What you need to do:
Return, unchanged, the lines of the records from the one containing "Is point 297,470" through the end of the records.

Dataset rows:

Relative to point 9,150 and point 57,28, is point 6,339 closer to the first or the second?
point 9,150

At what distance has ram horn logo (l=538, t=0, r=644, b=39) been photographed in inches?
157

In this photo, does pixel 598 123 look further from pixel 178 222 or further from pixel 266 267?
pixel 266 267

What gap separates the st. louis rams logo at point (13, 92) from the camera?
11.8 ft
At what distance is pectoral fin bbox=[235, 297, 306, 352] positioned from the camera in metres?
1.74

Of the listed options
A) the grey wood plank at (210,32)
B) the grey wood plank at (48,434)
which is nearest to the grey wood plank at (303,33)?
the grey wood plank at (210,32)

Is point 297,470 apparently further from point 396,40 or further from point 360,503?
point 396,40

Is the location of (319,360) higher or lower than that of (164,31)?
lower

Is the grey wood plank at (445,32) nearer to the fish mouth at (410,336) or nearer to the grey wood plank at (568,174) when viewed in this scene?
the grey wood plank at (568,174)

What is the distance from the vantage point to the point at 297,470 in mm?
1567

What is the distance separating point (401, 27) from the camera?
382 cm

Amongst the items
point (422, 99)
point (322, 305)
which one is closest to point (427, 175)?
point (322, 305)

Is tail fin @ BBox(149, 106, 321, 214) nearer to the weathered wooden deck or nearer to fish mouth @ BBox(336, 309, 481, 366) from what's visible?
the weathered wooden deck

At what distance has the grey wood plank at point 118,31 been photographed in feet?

Correct output:
Is point 297,470 apparently further from point 396,40 or further from point 360,503?
point 396,40

Is the location of (319,360) higher or lower than that of (164,31)?
lower

Is the grey wood plank at (445,32) nearer to the fish mouth at (410,336) or nearer to the grey wood plank at (568,174) when viewed in this scene?
the grey wood plank at (568,174)

What is the distance from the vantage point to the point at 297,470 in mm?
1567

What is the distance separating point (401, 27) from the camera?
382 cm

Amongst the items
point (422, 99)
point (322, 305)
which one is closest to point (427, 175)?
point (322, 305)

Is tail fin @ BBox(149, 106, 321, 214) nearer to the weathered wooden deck or nearer to fish mouth @ BBox(336, 309, 481, 366) from what's visible?
the weathered wooden deck

At what distance has the grey wood plank at point 118,31 been photographed in feet?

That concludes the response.